Às vezes você ingere uma pequena dose de bebida alcoólica (um copo de chope ou cerveja, ou uma taça de vinho), enfim nada que perturbe o seu costumeiro estado de perfeita sobriedade. Então pega o seu carro e passa a dirigi-lo tranquilamente rumo ao seu destino. De repente, num ponto qualquer, a surpresa: uma blitz policial! Vários guardas e viaturas, e a ordem para parar e estacionar. Logo após, um dos policiais solicita a sua documentação (pessoal e do veículo), aproxima de você um equipamento que acusa positivamente a sua ingestão de bebida alcoólica, e por fim lhe faz a pergunta fatal: –– Você aceita fazer o teste do bafômetro?

Num lapso de tempo você raciocina. Se ingeriu bebida alcoólica, em pequena quantidade e já há algum tempo, o resultado pode ser negativo; mas sabe-se que o teste é muito rigoroso com relação à quantidade mínima, e pode resultar positivo, com seriíssimas consequências: sua responsabilização pelo cometimento de infração gravíssima ao Código de Trânsito Brasileiro – CTB – Lei 9.503, de 23/09/1997, em processo administrativo, que já principia ali com a notificação de autuação por infração, a resultar em multa pesadíssima: 10 vezes o valor mínimo (R$ 293,47), totalizando R$ 2.934,70, e, o que é pior: com a provável suspensão do direito de dirigir por 12 meses!

Então você opta por se recusar ao teste toxicológico (apresentando e autorizando outra pessoa habilitada a retirar e dirigir o seu veículo), ficando no aguardo do processo administrativo, na expectativa de poder comprovar que, por ocasião do ato de fiscalização policial a que foi submetido, estava em perfeito estado de sobriedade e inteiramente apto a dirigir o seu veículo.
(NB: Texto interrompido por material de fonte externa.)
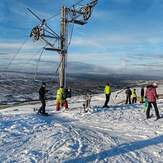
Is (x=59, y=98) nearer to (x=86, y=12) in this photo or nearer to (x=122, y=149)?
(x=86, y=12)

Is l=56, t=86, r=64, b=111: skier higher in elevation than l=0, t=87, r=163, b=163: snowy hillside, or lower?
higher

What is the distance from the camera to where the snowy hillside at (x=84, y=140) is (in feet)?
41.5

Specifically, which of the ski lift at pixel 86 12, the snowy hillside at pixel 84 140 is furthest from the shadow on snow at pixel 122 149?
the ski lift at pixel 86 12

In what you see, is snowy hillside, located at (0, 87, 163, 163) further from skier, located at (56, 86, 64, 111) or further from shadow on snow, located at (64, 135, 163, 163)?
skier, located at (56, 86, 64, 111)

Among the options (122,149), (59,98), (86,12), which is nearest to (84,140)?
(122,149)

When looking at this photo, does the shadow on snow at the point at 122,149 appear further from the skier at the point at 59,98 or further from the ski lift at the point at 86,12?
the ski lift at the point at 86,12

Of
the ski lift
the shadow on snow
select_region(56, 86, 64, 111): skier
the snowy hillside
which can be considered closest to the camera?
the shadow on snow

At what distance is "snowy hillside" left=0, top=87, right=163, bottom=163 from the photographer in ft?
41.5

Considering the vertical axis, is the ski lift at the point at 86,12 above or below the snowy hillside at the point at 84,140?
above

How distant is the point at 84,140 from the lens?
48.9 ft

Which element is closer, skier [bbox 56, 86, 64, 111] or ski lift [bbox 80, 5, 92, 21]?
skier [bbox 56, 86, 64, 111]

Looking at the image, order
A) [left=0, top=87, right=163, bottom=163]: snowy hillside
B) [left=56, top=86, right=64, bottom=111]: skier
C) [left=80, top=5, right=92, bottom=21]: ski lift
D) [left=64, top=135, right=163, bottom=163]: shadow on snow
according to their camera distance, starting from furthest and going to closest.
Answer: [left=80, top=5, right=92, bottom=21]: ski lift, [left=56, top=86, right=64, bottom=111]: skier, [left=0, top=87, right=163, bottom=163]: snowy hillside, [left=64, top=135, right=163, bottom=163]: shadow on snow

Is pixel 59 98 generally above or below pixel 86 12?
below

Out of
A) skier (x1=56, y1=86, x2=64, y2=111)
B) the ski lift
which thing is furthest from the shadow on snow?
the ski lift
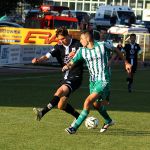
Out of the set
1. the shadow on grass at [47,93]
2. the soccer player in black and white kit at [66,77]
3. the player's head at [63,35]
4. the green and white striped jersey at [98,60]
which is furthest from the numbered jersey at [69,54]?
the shadow on grass at [47,93]

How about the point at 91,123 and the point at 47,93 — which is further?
the point at 47,93

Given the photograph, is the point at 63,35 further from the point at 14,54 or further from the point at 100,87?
the point at 14,54

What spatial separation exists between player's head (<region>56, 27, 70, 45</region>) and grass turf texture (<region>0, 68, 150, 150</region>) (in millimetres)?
1708

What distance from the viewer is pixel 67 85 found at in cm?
1397

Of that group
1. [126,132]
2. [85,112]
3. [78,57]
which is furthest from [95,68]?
[126,132]

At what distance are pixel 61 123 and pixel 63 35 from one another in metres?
1.95

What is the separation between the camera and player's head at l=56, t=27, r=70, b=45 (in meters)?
13.9

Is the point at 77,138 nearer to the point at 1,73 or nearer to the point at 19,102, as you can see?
the point at 19,102

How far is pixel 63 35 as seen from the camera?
45.9 feet

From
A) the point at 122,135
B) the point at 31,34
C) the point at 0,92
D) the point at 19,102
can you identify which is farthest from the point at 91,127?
the point at 31,34

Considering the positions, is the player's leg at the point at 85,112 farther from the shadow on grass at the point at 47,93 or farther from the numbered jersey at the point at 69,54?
the shadow on grass at the point at 47,93

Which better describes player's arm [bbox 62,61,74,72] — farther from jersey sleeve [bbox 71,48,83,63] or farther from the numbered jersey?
the numbered jersey

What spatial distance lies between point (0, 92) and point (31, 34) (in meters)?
18.3

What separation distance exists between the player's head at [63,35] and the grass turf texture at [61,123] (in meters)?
1.71
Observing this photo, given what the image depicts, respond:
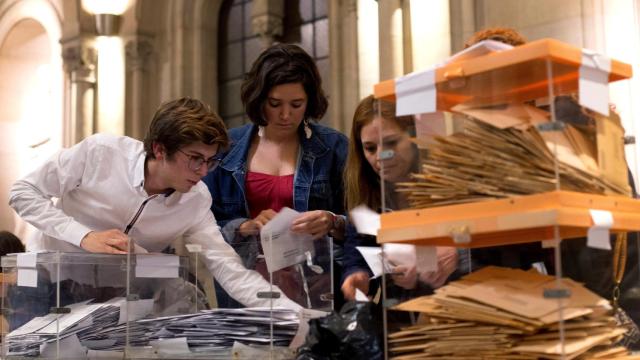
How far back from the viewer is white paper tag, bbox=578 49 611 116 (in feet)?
7.79

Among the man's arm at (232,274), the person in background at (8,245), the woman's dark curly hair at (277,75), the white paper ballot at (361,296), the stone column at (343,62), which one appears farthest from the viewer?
the stone column at (343,62)

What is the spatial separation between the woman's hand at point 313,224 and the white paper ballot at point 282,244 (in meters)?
0.02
Ao fim daquela inspeção, o policial informa que o seu processo administrativo está sendo iniciado, com a sua autuação de infração por simplesmente se recusar ao teste do bafômetro!
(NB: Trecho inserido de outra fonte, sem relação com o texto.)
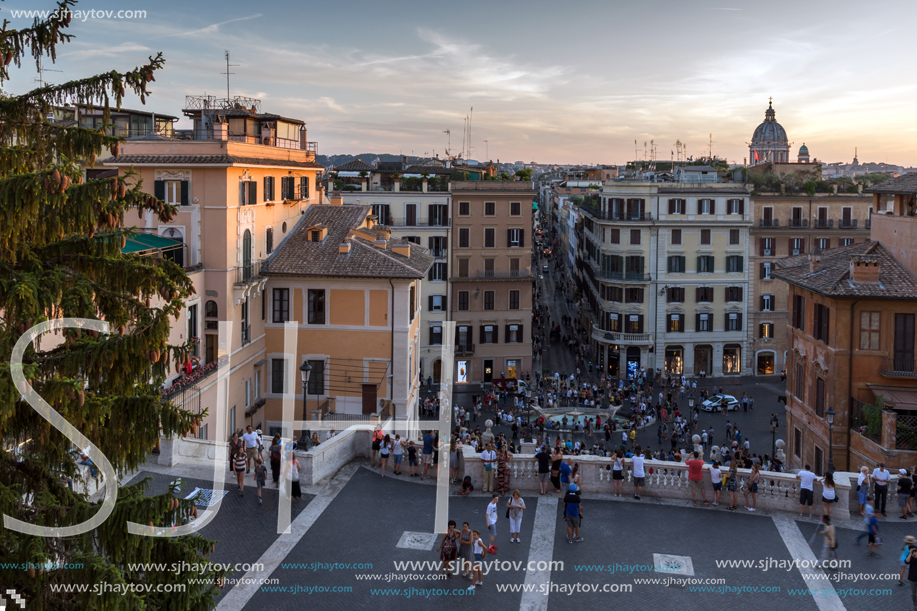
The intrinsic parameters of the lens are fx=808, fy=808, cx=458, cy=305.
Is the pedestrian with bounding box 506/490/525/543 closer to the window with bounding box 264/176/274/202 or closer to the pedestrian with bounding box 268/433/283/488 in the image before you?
the pedestrian with bounding box 268/433/283/488

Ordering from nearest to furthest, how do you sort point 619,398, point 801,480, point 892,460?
point 801,480 < point 892,460 < point 619,398

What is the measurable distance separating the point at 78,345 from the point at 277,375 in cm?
2525

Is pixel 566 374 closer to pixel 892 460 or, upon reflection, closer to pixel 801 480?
pixel 892 460

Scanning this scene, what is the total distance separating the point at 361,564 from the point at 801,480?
1057 cm

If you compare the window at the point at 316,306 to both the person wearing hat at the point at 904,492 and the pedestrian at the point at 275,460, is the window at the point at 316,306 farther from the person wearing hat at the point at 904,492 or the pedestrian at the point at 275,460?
the person wearing hat at the point at 904,492

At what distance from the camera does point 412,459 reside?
21.6 metres

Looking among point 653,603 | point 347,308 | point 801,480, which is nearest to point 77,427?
point 653,603

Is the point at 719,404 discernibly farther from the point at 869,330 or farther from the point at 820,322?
the point at 869,330

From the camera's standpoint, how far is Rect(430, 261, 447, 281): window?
5441 centimetres

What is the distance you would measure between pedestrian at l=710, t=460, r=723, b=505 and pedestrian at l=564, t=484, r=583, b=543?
4.12m

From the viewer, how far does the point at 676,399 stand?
169ft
Há que se prevenir que tal processamento é longo e nele as suas possibilidades de êxito são duvidosas. Mas é básico e preparatório a um eventual posterior ajuizamento de ação judicial contra o órgão autuador da infração de trânsito (que também tem um longo processamento), onde as suas chances de sucesso são bem maiores!

1 – CTB – Lei 9.503/1997 e histórico do crescente rigor da “Lei Seca”
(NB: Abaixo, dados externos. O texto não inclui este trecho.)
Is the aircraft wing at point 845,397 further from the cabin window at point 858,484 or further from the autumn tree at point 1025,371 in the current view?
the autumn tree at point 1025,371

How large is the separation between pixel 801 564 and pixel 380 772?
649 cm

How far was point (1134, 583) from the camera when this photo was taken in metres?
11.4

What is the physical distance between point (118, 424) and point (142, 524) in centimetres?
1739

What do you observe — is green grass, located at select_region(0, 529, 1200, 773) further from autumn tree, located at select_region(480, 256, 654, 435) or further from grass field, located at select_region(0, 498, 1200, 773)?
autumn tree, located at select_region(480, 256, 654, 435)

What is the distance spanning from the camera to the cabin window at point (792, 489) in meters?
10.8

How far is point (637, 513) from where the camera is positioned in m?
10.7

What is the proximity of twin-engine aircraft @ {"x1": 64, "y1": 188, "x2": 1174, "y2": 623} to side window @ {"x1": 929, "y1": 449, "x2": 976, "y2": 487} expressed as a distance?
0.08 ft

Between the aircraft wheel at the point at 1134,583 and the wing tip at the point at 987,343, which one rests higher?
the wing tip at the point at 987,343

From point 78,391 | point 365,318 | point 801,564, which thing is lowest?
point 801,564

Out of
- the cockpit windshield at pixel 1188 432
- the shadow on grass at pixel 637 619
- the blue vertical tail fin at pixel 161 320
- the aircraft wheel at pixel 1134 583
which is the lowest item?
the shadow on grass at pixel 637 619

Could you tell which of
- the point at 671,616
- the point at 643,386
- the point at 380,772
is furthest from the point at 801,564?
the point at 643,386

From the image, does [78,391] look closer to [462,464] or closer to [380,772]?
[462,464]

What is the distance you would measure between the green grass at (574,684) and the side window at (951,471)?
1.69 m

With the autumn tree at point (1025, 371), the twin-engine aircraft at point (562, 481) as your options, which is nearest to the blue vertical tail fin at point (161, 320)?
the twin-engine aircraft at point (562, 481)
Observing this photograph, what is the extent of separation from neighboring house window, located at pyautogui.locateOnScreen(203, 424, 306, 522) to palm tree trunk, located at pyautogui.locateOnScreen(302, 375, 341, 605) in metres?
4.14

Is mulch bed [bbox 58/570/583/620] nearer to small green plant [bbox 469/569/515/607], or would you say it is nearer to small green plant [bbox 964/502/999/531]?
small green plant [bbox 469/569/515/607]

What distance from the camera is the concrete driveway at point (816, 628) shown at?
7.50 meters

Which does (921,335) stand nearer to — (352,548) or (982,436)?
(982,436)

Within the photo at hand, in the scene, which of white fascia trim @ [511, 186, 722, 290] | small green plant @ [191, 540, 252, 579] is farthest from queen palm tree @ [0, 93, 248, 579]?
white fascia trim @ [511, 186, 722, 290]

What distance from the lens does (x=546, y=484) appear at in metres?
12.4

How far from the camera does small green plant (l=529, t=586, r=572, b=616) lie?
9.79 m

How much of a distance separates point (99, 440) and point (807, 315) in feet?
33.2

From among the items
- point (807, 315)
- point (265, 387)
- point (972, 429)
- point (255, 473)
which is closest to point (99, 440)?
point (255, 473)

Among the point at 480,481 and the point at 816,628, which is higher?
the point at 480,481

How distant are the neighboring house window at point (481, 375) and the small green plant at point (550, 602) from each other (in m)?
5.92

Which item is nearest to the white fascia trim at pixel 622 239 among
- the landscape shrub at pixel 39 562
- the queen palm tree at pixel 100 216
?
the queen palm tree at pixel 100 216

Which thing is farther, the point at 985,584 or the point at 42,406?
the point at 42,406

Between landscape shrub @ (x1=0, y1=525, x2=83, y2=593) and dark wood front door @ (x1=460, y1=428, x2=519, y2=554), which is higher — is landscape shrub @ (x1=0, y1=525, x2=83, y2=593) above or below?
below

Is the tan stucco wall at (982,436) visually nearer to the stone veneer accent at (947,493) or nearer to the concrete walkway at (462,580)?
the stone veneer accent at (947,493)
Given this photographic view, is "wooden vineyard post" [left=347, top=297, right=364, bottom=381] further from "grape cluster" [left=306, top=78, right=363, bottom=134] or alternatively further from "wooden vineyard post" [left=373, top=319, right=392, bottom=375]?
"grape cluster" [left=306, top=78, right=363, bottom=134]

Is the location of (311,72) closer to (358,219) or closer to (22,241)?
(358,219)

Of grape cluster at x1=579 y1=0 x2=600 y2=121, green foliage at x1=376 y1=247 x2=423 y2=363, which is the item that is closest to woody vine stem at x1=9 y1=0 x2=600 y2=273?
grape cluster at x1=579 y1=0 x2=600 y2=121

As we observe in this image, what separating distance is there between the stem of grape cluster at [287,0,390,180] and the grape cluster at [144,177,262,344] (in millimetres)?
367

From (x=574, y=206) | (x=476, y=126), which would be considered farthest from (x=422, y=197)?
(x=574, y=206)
Diante do aumento dos acidentes de trânsito causados por condutores de veículos em estado de embriaguez, o combate à infração por condução de veículo sob influência de álcool ou substância psicoativa foi revigorado com a edição do CTB, cujo artigo 165 prescreve a infração: Dirigir sob influência de álcool ou de qualquer outra substância psicoativa que determine dependência.”  

Ao mesmo Código foram sendo introduzidos novos artigos, com destaque para o art. 165-A, verbis:- Recusar-se a ser submetido a teste, exame clínico, perícia ou outro procedimento que permita certificar influência de álcool ou outra substância psicoativa, na forma estabelecida pelo art. 277.”

Além de novos artigos, também ocorreram inclusões de incisos e parágrafos, e alterações nas redações originais de diversos artigos, dando corpo àquela que poderia consubstanciar uma “Lei Seca”, merecendo destaque os seguintes dispositivos do citado CTB:- Art. 277, caput, §§ 2º e 3º; Art. 306, caput; § 1º, incisos I e II; e § 2º.

2 –– “Resolução CONTRAN nº 432 –– 23/01/2013”

Bem assim, órgãos especificamente ligados à operacionalização e legislação do trânsito no Brasil editaram normas específicas, coadjuvantes àquelas do CTB, como o Conselho Nacional de Trânsito – CONTRAN, que editou a Resolução acima, em que estão estabelecidos os procedimentos a serem adotados pelas autoridades e agentes policiais na fiscalização e combate ao consumo de álcool ou substância psicoativa que determine dependência no condutor do veículo, com destaque para os seguintes artigos da supra citada Resolução, verbis:- Art. 3º, caput, e inciso IV; Art. 5º, caput, e inciso II,  §§ 1º e 2º; Art. 8º, caput, e inciso II.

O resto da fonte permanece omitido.